• _Consigne_: Recopiez intégralement la liste ci-dessous, sans rien y changer. Laissez les images de côté dans votre réponse.

• _Données fournies_:
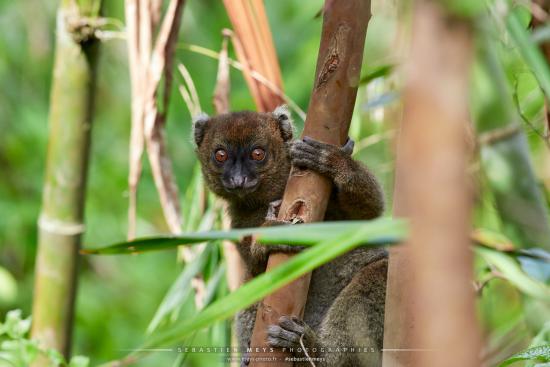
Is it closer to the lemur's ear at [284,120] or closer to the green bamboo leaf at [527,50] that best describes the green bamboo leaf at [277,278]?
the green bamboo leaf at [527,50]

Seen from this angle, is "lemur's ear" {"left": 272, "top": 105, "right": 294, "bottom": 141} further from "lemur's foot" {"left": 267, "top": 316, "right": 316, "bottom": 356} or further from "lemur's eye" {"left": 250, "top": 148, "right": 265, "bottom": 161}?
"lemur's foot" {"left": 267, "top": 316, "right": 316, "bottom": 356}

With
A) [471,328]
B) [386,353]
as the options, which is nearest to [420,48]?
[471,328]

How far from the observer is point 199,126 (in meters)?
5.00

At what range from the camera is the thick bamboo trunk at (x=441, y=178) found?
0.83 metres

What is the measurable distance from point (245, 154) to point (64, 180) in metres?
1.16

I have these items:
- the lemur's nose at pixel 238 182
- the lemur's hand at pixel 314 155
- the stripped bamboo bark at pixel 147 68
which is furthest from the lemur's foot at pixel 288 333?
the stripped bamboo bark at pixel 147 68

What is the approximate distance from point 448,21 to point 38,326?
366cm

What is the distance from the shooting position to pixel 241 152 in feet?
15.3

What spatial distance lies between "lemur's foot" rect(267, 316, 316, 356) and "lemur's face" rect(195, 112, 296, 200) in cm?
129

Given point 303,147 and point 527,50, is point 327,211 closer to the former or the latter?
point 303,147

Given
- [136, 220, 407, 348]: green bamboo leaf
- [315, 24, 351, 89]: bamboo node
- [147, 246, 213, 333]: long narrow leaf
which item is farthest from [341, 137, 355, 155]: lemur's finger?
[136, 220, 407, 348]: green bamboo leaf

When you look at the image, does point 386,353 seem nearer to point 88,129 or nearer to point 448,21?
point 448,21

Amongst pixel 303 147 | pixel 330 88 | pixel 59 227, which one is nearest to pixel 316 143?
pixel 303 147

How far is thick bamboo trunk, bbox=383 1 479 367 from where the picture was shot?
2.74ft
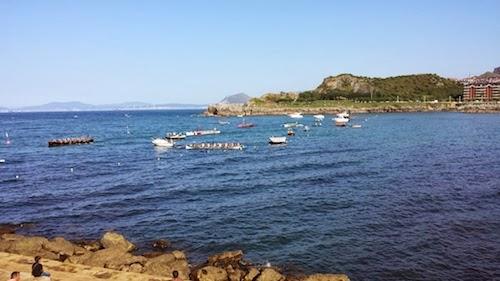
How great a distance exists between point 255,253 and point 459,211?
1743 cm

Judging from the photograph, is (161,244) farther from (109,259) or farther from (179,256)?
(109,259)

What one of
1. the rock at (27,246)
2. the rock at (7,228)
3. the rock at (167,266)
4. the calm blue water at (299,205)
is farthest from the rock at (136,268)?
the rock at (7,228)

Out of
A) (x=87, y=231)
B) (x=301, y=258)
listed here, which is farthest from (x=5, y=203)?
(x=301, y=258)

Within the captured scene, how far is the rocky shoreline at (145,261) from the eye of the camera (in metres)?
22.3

• _Corrigé_:
Is it closer to the lemur's ear at [284,120] or closer to the green bamboo leaf at [527,50] that best describes the green bamboo leaf at [277,278]?
the green bamboo leaf at [527,50]

Seen from this angle, is "lemur's ear" {"left": 272, "top": 105, "right": 294, "bottom": 141} further from "lemur's foot" {"left": 267, "top": 316, "right": 316, "bottom": 356} or further from "lemur's eye" {"left": 250, "top": 148, "right": 265, "bottom": 161}?
"lemur's foot" {"left": 267, "top": 316, "right": 316, "bottom": 356}

With
A) [471,328]
B) [386,353]
as the options, which is nearest to [420,48]?
[471,328]

How far from the observer is point 199,126 (in meters)?
5.00

At what range from the camera is the thick bamboo trunk at (x=441, y=178) found?
0.83 metres

What is the measurable distance from point (245, 154) to point (64, 180) in metres?
1.16

I have these items:
- the lemur's nose at pixel 238 182
- the lemur's hand at pixel 314 155
- the stripped bamboo bark at pixel 147 68
which is furthest from the lemur's foot at pixel 288 333?
the stripped bamboo bark at pixel 147 68

What is the approximate distance from point 448,21 to point 38,326?
366cm

What is the distance from the shooting position to pixel 241 152 in feet?
15.3

What spatial distance lies between "lemur's foot" rect(267, 316, 316, 356) and "lemur's face" rect(195, 112, 296, 200) in cm?
129

Given point 303,147 and point 527,50, is point 327,211 closer to the former or the latter?
point 303,147

Given
- [136, 220, 407, 348]: green bamboo leaf
- [315, 24, 351, 89]: bamboo node
- [147, 246, 213, 333]: long narrow leaf
which item is farthest from [341, 137, 355, 155]: lemur's finger?
[136, 220, 407, 348]: green bamboo leaf

When you look at the image, does point 386,353 seem nearer to point 88,129 or nearer to point 448,21?
point 448,21

Amongst pixel 303 147 | pixel 330 88 | pixel 59 227, which one is nearest to pixel 316 143?
pixel 303 147

How far is thick bamboo trunk, bbox=383 1 479 367 from where the picture was shot?
2.74ft
How great a distance exists between point 255,253 and point 459,211?
1743 cm

Judging from the photograph, is (161,244) farther from (109,259) or farther from (179,256)?
(109,259)

What one of
1. the rock at (27,246)
2. the rock at (7,228)
3. the rock at (167,266)
4. the calm blue water at (299,205)
is farthest from the rock at (136,268)?
the rock at (7,228)

Out of
A) (x=87, y=231)
B) (x=301, y=258)
listed here, which is farthest from (x=5, y=203)?
(x=301, y=258)

Within the captured scene, how far is the rocky shoreline at (145,261) from the eye of the camera (in metres)?
22.3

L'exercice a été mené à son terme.